• **COMPITO**:
Trascrivi parola per parola il passo dell'articolo sulla morte di Stefano Dal Corso che inizia con "Fu suicidio in" e prosegue fino a "suicidio per impiccagione.".

Fu suicidio in carcere? Famiglia Dal Corso e Cucchi: “Un’autopsia per Stefano”

Stefano Cucchi in una foto d'archivio
Stefano Cucchi in una foto d'archivio. ANSA / CLAUDIO PERI

ROMA. – Stefano Dal Corso è morto nell’infermeria de carcere di Oristano, lo scorso 12 ottobre, ufficialmente suicida. Del ritrovamento del corpo, però, non esistono rilievi fotografici, e dalle poche foto del cadavere emergono anche ferite di altri tipo, per esempio alle braccia. Per questo la famiglia Dal Corso, nella persona della sorella Marisa, e l’avvocato Armida Decina chiedono a gran voce che venga effettuata sul corpo di Stefano quell’autopsia già negata in prima istanza dai giudici. Per i quali, invece, la causa della morte di Stefano è pacifica: suicidio per impiccagione.

• **I DATI**:

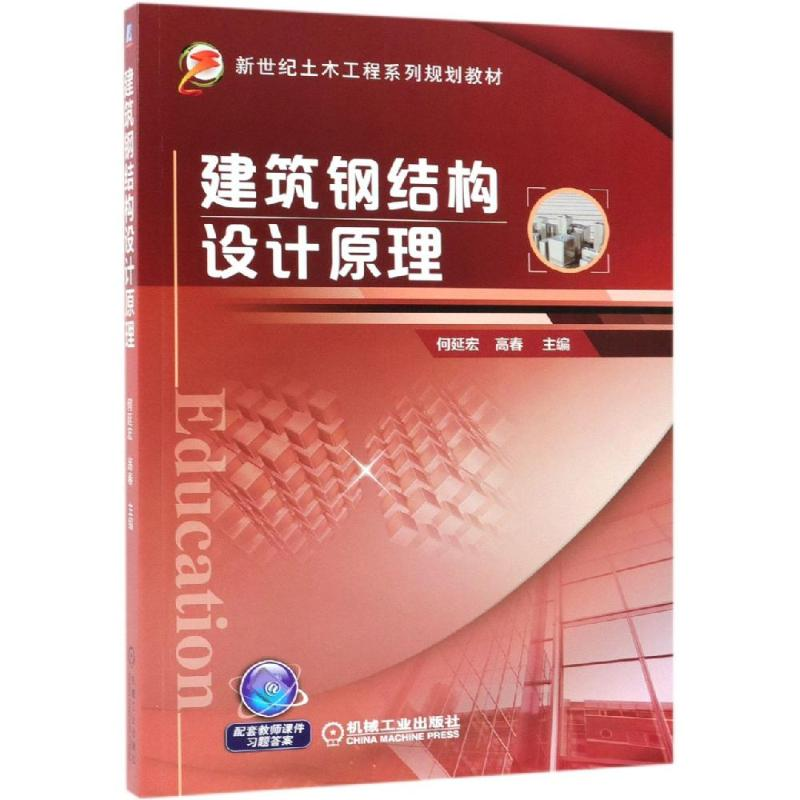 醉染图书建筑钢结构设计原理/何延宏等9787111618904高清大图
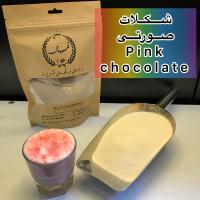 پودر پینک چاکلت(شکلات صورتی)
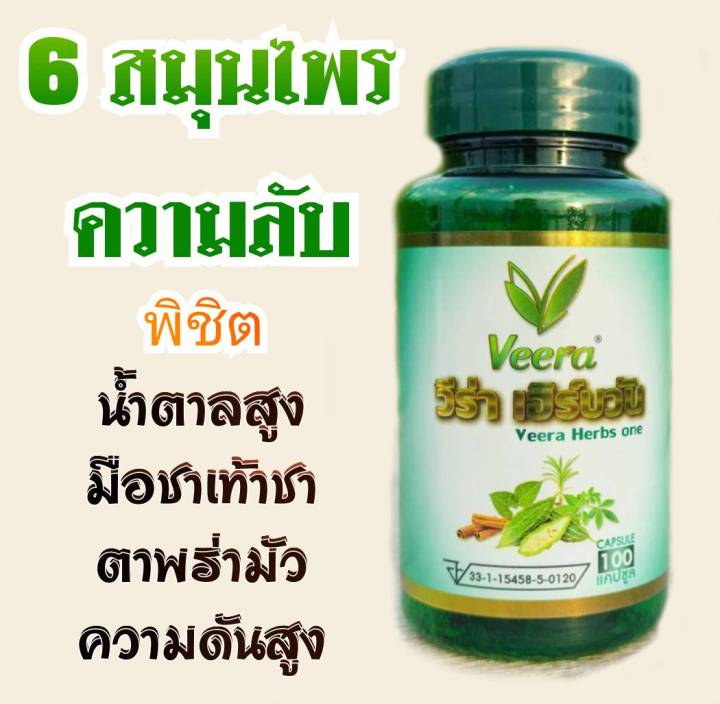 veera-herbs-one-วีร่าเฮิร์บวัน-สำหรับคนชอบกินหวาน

--

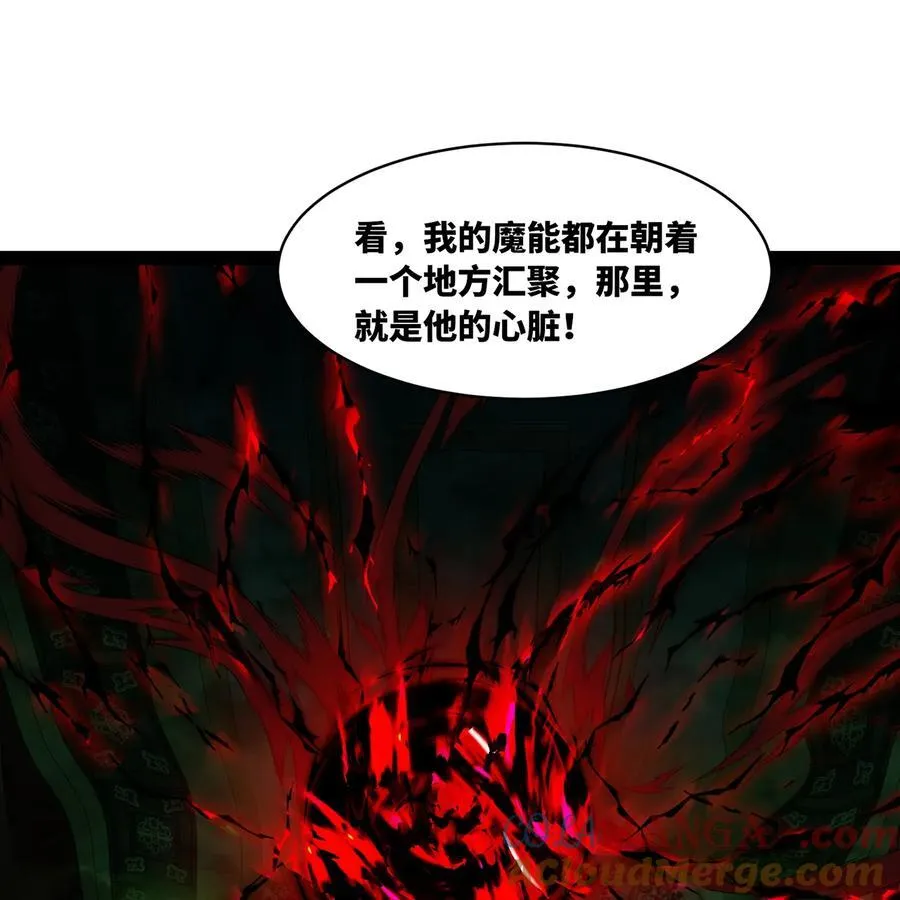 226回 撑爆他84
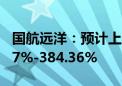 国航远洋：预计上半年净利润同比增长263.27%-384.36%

• **RISPOSTA**:
Fu suicidio in carcere? Famiglia Dal Corso e Cucchi: “Un’autopsia per Stefano”

Stefano Cucchi in una foto d'archivio
Stefano Cucchi in una foto d'archivio. ANSA / CLAUDIO PERI

ROMA. – Stefano Dal Corso è morto nell’infermeria de carcere di Oristano, lo scorso 12 ottobre, ufficialmente suicida. Del ritrovamento del corpo, però, non esistono rilievi fotografici, e dalle poche foto del cadavere emergono anche ferite di altri tipo, per esempio alle braccia. Per questo la famiglia Dal Corso, nella persona della sorella Marisa, e l’avvocato Armida Decina chiedono a gran voce che venga effettuata sul corpo di Stefano quell’autopsia già negata in prima istanza dai giudici. Per i quali, invece, la causa della morte di Stefano è pacifica: suicidio per impiccagione.